The 2016 season is over and the New England Patriots just granted us the greatest Super Bowl ever played and it still sucks. Goodbye 2016 NFL. You were an entertaining year, but I'm breaking up with you for better possibilities for the Steelers. Of course, the crazy finale has my neurotic noodle working overtime and you get to enjoy the time-and-a-half of it.
But first, I need to apologize for those I may have offended last time around. So I slather my ranch dressing of regret on a salad of sorries to and for the following…
- Referencing the act of pooping one's self on a date
- The Left Eye Lopes-less TLC
- Those who enjoy German pornography and betting on midget wrestling
- Kevin James, for mentioning that Matt Patricia looks like a homeless version of him
- Ted Dibiase
- Casey Hampton and Joel Steed
- Those who don't smoke weed, but still gain a lot of weight
- Timbuk 3
- The Captain, but not Tenille
Now for random thoughts from a black and gold mind...
- Directv and Fox 53 in Pittsburgh are pointing their fingers at each other for Pittsburgh viewers not being able to see the end of the Super Bowl.
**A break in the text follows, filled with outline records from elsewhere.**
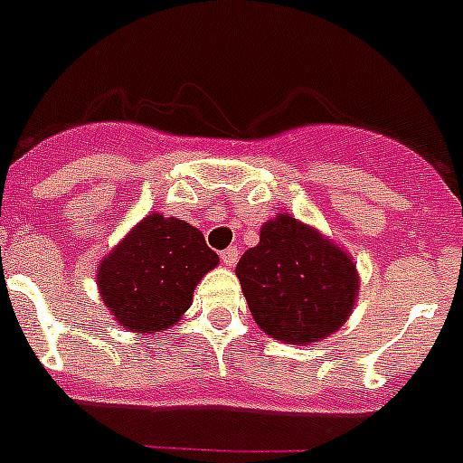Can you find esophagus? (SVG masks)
Wrapping results in <instances>:
<instances>
[{
    "label": "esophagus",
    "instance_id": "esophagus-1",
    "mask_svg": "<svg viewBox=\"0 0 463 463\" xmlns=\"http://www.w3.org/2000/svg\"><path fill=\"white\" fill-rule=\"evenodd\" d=\"M237 258H240V253H237L235 246H231V249H226V251H222V260L226 267H235L237 265Z\"/></svg>",
    "mask_w": 463,
    "mask_h": 463
}]
</instances>
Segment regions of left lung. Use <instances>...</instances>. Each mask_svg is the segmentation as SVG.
<instances>
[{
    "instance_id": "obj_1",
    "label": "left lung",
    "mask_w": 463,
    "mask_h": 463,
    "mask_svg": "<svg viewBox=\"0 0 463 463\" xmlns=\"http://www.w3.org/2000/svg\"><path fill=\"white\" fill-rule=\"evenodd\" d=\"M235 274L258 326L299 347L335 334L361 288L347 249L288 212L260 228V241L244 251Z\"/></svg>"
}]
</instances>
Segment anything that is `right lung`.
Listing matches in <instances>:
<instances>
[{
  "label": "right lung",
  "mask_w": 463,
  "mask_h": 463,
  "mask_svg": "<svg viewBox=\"0 0 463 463\" xmlns=\"http://www.w3.org/2000/svg\"><path fill=\"white\" fill-rule=\"evenodd\" d=\"M219 256L192 223L153 212L107 253L95 271L102 304L134 334H157L183 319Z\"/></svg>",
  "instance_id": "right-lung-1"
}]
</instances>
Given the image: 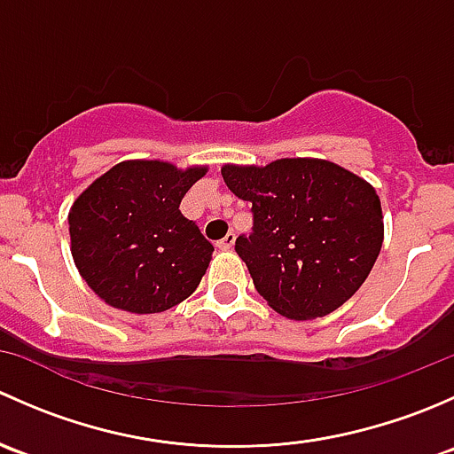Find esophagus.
<instances>
[{"instance_id": "34e87169", "label": "esophagus", "mask_w": 454, "mask_h": 454, "mask_svg": "<svg viewBox=\"0 0 454 454\" xmlns=\"http://www.w3.org/2000/svg\"><path fill=\"white\" fill-rule=\"evenodd\" d=\"M232 244H235V235H232V232H228V235L223 237V239L217 241V248L219 250H231Z\"/></svg>"}]
</instances>
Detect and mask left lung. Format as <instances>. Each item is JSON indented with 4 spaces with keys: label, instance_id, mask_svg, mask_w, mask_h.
<instances>
[{
    "label": "left lung",
    "instance_id": "1",
    "mask_svg": "<svg viewBox=\"0 0 454 454\" xmlns=\"http://www.w3.org/2000/svg\"><path fill=\"white\" fill-rule=\"evenodd\" d=\"M222 176L253 206V232L237 237L235 250L274 312L320 318L358 292L384 239L382 206L369 182L316 158L223 164Z\"/></svg>",
    "mask_w": 454,
    "mask_h": 454
}]
</instances>
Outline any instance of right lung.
I'll list each match as a JSON object with an SVG mask.
<instances>
[{"instance_id":"1","label":"right lung","mask_w":454,"mask_h":454,"mask_svg":"<svg viewBox=\"0 0 454 454\" xmlns=\"http://www.w3.org/2000/svg\"><path fill=\"white\" fill-rule=\"evenodd\" d=\"M204 176L206 167L127 160L76 198L67 217L72 256L105 303L158 314L193 294L215 248L180 201Z\"/></svg>"}]
</instances>
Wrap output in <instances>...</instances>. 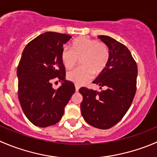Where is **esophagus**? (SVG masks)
I'll return each instance as SVG.
<instances>
[{
    "instance_id": "34e87169",
    "label": "esophagus",
    "mask_w": 157,
    "mask_h": 157,
    "mask_svg": "<svg viewBox=\"0 0 157 157\" xmlns=\"http://www.w3.org/2000/svg\"><path fill=\"white\" fill-rule=\"evenodd\" d=\"M75 89H76V91H78L79 89H80V86H79L78 85L75 84Z\"/></svg>"
}]
</instances>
Could you imagine if the Steelers would have been in the game and that would have happened? I can't fathom the depth of the hypothetical outrage. Hell hath no fury like a yinzer scorned.
- Speaking of Pittsburgh viewers and the Super Bowl, Steel City had more viewers than Atlanta and Boston areas. That's either a testament to how much Pittsburgh loves football or a large portion of the city's residents too drunk to know that the Stillers weren't in the game.
- My wife and kids enjoyed the Puppy Bowl, but I'm still completely dumbfounded by the concept of a canine version of football. I'm even more amazed at the fact that the halftime parody "Kitty Gaga" was not mauled by rescue dogs while wearing a meat suit.
- As hard as it is to give props to the Patriots and Tim Brody (not a typo), I must admit that their comeback was nothing short of incredible, spectacular and amazing. Okay, that feels pretty dirty. It's a little like complimenting Osama bin Laden for pulling off a bombing. It just feels horrendous to type. Yes, I just compared Bill Belichick and the Pats to the Tailban. I best move on.
- I never foresee the Atlanta Falcons cleansing themselves of the stench of that loss. The only other instances of better free-fallings were Tom Petty in 1989 and Patrick Swayze's in 1991's "Point Break".
- I wonder how much Mylanta was needed in Atlanta last Sunday night.
- Was Robert Kraft hammered on the podium? I haven't seen that much slurring since a campaign stop for...wait I better not get political. But Kraft was so obliterated, I expected him to stick his finger in Roger Goodell's chest, tell him off and then do a complete 180 and tell Roger, "I love you, man". But instead he passive-aggressively blasted Goodell and painted his team as innocent victims. Further cementing why America hates them.
- Major props to Deangelo Williams and James Harrison for taking to social media and blasting the NFL for Al Villanueva not winning "The Salute to Service Award". Dan Quinn's resumé of honoring our military is impressive, but so is that of the highly-decorated veteran that plays for the Steelers. The fact that Quinn was coaching in the game was probably a big factor in the honor going his way. The Steeler OT will win next year, but the solidarity and allegiance shown by his teammates is a high honor in itself,
- The Steelers need to find a way and do whatever it takes to be on the biggest stage next year, including spending money and ceasing nonsensical behavior. The window is closing on a team with high-caliber talent and I'm still imagining the possibilities of Pittsburgh's hypothetical inclusion in last week's game against Atlanta.
- Martavis Bryant has applied for reinstatement to the NFL. There is some speculation that the team may not want him back. Why not? He'd be playing for his career next season. If he plays clean and completely goes off, it's a bonus at this point. They would have to make a decision for 2018, but they would be playing with house money in 2017.
- The Steelers have been turning deaf ears on suitors for Antonio Brown. It looks like a new deal is in the works. But I hope that doesn't send the wrong message to AB. I feel like an old man typing this, but I want the 1980s back.
- The award for the most stupidest thing I've ever typed goes to this next topic. Wearefanatics.com has done a study to rank the most attractive players in the NFL. Artie Burns was tied for fifth. The Tennessee Titans may suck on the field but they were ranked first as a team in attractive players and in the stupidest ranking since Lou Bega hit #1 in 1999 with Mambo #5, Joe Flacco was slotted as the NFL's most attractive player. Well, it's official...unibrows are considered hot and I hate football and the internet now.
- I wonder what Rick Moser is doing these days.
Until next time, I beg you to ponder the significance of the poignant lyrics of John Mellencamp's "Authority Song"....
So I call up my preacher
I say: "Gimme strength for Round 5"
He said: "You don't need no strength, you need to grow up, son"
I said: "Growing up leads to growing old and then to dying,
And dying to me don't sound like all that much fun"
Take that for what it's worth and Go Steelers.